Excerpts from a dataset
=== Begin Enclosure ===

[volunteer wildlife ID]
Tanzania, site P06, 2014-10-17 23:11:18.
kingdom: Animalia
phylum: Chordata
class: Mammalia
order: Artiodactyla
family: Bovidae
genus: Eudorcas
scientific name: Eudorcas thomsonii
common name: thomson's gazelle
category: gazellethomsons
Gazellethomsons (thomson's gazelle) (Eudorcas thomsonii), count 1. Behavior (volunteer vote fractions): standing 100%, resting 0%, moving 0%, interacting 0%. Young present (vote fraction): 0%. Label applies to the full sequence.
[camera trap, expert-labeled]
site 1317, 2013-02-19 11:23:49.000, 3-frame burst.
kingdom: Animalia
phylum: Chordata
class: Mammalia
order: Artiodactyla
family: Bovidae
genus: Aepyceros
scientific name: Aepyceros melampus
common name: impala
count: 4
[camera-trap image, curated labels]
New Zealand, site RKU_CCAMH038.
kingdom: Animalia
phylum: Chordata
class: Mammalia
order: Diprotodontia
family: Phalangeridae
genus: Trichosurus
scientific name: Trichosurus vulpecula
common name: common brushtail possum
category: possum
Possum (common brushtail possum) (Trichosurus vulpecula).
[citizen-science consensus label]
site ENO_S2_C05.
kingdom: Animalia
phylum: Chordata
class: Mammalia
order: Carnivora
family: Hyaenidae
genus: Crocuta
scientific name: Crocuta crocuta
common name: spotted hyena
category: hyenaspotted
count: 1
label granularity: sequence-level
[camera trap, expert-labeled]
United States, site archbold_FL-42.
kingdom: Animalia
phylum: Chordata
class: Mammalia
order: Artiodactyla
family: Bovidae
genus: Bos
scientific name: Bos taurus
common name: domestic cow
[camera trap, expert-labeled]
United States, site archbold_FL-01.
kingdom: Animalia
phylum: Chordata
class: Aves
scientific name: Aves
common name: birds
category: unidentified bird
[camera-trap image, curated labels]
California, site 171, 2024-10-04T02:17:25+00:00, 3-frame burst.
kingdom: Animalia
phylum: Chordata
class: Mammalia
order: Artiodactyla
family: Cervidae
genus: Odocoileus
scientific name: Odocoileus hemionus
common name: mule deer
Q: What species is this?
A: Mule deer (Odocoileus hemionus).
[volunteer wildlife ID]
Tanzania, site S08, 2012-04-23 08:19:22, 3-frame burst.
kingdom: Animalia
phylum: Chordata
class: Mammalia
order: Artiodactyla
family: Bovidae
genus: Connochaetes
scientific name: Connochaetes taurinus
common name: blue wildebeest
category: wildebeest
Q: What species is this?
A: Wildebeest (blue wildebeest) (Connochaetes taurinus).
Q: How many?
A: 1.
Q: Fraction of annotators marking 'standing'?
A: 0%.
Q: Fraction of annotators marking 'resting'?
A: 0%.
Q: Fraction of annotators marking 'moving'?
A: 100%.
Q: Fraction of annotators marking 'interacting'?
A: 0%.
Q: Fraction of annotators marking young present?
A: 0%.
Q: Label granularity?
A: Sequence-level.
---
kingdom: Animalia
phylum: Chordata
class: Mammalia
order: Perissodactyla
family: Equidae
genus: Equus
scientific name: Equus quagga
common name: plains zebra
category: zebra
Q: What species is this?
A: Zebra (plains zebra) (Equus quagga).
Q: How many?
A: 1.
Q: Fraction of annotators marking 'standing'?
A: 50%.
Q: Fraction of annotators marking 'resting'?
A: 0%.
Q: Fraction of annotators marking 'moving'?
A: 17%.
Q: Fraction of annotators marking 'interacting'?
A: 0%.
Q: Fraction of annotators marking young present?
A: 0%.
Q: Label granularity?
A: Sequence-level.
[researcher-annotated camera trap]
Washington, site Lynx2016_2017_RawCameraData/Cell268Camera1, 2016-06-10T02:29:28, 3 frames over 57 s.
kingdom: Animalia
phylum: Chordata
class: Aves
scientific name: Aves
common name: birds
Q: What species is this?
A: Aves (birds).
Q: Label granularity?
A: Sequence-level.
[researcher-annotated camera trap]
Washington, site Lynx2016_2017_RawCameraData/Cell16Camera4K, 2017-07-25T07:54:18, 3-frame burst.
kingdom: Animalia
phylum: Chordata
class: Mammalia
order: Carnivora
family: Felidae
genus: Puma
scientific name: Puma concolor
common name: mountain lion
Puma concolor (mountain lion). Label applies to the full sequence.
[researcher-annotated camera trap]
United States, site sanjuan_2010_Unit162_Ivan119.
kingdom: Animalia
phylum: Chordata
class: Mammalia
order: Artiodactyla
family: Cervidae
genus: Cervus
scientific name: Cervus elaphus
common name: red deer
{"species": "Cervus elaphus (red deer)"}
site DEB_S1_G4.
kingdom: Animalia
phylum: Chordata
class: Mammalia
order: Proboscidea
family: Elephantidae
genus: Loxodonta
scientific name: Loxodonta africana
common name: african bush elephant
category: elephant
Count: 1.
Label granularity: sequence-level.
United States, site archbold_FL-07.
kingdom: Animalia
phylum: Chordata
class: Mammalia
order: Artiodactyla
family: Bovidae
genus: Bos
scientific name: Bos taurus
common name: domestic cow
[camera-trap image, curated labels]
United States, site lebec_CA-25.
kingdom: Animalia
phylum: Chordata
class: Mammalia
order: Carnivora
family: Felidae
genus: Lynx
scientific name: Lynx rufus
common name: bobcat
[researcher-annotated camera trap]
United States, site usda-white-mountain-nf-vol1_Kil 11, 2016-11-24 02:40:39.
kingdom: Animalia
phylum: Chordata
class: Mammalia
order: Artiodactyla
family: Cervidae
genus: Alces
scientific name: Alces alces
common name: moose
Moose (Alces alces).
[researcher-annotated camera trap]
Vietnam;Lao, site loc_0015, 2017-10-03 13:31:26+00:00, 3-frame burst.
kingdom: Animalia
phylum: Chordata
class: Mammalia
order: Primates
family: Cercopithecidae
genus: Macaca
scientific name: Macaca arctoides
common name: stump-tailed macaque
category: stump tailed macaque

=== End Enclosure ===

### Work to complete:
All of the records above must be reproduced exactly.

### Solution for this task:
[volunteer wildlife ID]
Tanzania, site P06, 2014-10-17 23:11:18.
kingdom: Animalia
phylum: Chordata
class: Mammalia
order: Artiodactyla
family: Bovidae
genus: Eudorcas
scientific name: Eudorcas thomsonii
common name: thomson's gazelle
category: gazellethomsons
Gazellethomsons (thomson's gazelle) (Eudorcas thomsonii), count 1. Behavior (volunteer vote fractions): standing 100%, resting 0%, moving 0%, interacting 0%. Young present (vote fraction): 0%. Label applies to the full sequence.
[camera trap, expert-labeled]
site 1317, 2013-02-19 11:23:49.000, 3-frame burst.
kingdom: Animalia
phylum: Chordata
class: Mammalia
order: Artiodactyla
family: Bovidae
genus: Aepyceros
scientific name: Aepyceros melampus
common name: impala
count: 4
[camera-trap image, curated labels]
New Zealand, site RKU_CCAMH038.
kingdom: Animalia
phylum: Chordata
class: Mammalia
order: Diprotodontia
family: Phalangeridae
genus: Trichosurus
scientific name: Trichosurus vulpecula
common name: common brushtail possum
category: possum
Possum (common brushtail possum) (Trichosurus vulpecula).
[citizen-science consensus label]
site ENO_S2_C05.
kingdom: Animalia
phylum: Chordata
class: Mammalia
order: Carnivora
family: Hyaenidae
genus: Crocuta
scientific name: Crocuta crocuta
common name: spotted hyena
category: hyenaspotted
count: 1
label granularity: sequence-level
[camera trap, expert-labeled]
United States, site archbold_FL-42.
kingdom: Animalia
phylum: Chordata
class: Mammalia
order: Artiodactyla
family: Bovidae
genus: Bos
scientific name: Bos taurus
common name: domestic cow
[camera trap, expert-labeled]
United States, site archbold_FL-01.
kingdom: Animalia
phylum: Chordata
class: Aves
scientific name: Aves
common name: birds
category: unidentified bird
[camera-trap image, curated labels]
California, site 171, 2024-10-04T02:17:25+00:00, 3-frame burst.
kingdom: Animalia
phylum: Chordata
class: Mammalia
order: Artiodactyla
family: Cervidae
genus: Odocoileus
scientific name: Odocoileus hemionus
common name: mule deer
Q: What species is this?
A: Mule deer (Odocoileus hemionus).
[volunteer wildlife ID]
Tanzania, site S08, 2012-04-23 08:19:22, 3-frame burst.
kingdom: Animalia
phylum: Chordata
class: Mammalia
order: Artiodactyla
family: Bovidae
genus: Connochaetes
scientific name: Connochaetes taurinus
common name: blue wildebeest
category: wildebeest
Q: What species is this?
A: Wildebeest (blue wildebeest) (Connochaetes taurinus).
Q: How many?
A: 1.
Q: Fraction of annotators marking 'standing'?
A: 0%.
Q: Fraction of annotators marking 'resting'?
A: 0%.
Q: Fraction of annotators marking 'moving'?
A: 100%.
Q: Fraction of annotators marking 'interacting'?
A: 0%.
Q: Fraction of annotators marking young present?
A: 0%.
Q: Label granularity?
A: Sequence-level.
---
kingdom: Animalia
phylum: Chordata
class: Mammalia
order: Perissodactyla
family: Equidae
genus: Equus
scientific name: Equus quagga
common name: plains zebra
category: zebra
Q: What species is this?
A: Zebra (plains zebra) (Equus quagga).
Q: How many?
A: 1.
Q: Fraction of annotators marking 'standing'?
A: 50%.
Q: Fraction of annotators marking 'resting'?
A: 0%.
Q: Fraction of annotators marking 'moving'?
A: 17%.
Q: Fraction of annotators marking 'interacting'?
A: 0%.
Q: Fraction of annotators marking young present?
A: 0%.
Q: Label granularity?
A: Sequence-level.
[researcher-annotated camera trap]
Washington, site Lynx2016_2017_RawCameraData/Cell268Camera1, 2016-06-10T02:29:28, 3 frames over 57 s.
kingdom: Animalia
phylum: Chordata
class: Aves
scientific name: Aves
common name: birds
Q: What species is this?
A: Aves (birds).
Q: Label granularity?
A: Sequence-level.
[researcher-annotated camera trap]
Washington, site Lynx2016_2017_RawCameraData/Cell16Camera4K, 2017-07-25T07:54:18, 3-frame burst.
kingdom: Animalia
phylum: Chordata
class: Mammalia
order: Carnivora
family: Felidae
genus: Puma
scientific name: Puma concolor
common name: mountain lion
Puma concolor (mountain lion). Label applies to the full sequence.
[researcher-annotated camera trap]
United States, site sanjuan_2010_Unit162_Ivan119.
kingdom: Animalia
phylum: Chordata
class: Mammalia
order: Artiodactyla
family: Cervidae
genus: Cervus
scientific name: Cervus elaphus
common name: red deer
{"species": "Cervus elaphus (red deer)"}
site DEB_S1_G4.
kingdom: Animalia
phylum: Chordata
class: Mammalia
order: Proboscidea
family: Elephantidae
genus: Loxodonta
scientific name: Loxodonta africana
common name: african bush elephant
category: elephant
Count: 1.
Label granularity: sequence-level.
United States, site archbold_FL-07.
kingdom: Animalia
phylum: Chordata
class: Mammalia
order: Artiodactyla
family: Bovidae
genus: Bos
scientific name: Bos taurus
common name: domestic cow
[camera-trap image, curated labels]
United States, site lebec_CA-25.
kingdom: Animalia
phylum: Chordata
class: Mammalia
order: Carnivora
family: Felidae
genus: Lynx
scientific name: Lynx rufus
common name: bobcat
[researcher-annotated camera trap]
United States, site usda-white-mountain-nf-vol1_Kil 11, 2016-11-24 02:40:39.
kingdom: Animalia
phylum: Chordata
class: Mammalia
order: Artiodactyla
family: Cervidae
genus: Alces
scientific name: Alces alces
common name: moose
Moose (Alces alces).
[researcher-annotated camera trap]
Vietnam;Lao, site loc_0015, 2017-10-03 13:31:26+00:00, 3-frame burst.
kingdom: Animalia
phylum: Chordata
class: Mammalia
order: Primates
family: Cercopithecidae
genus: Macaca
scientific name: Macaca arctoides
common name: stump-tailed macaque
category: stump tailed macaque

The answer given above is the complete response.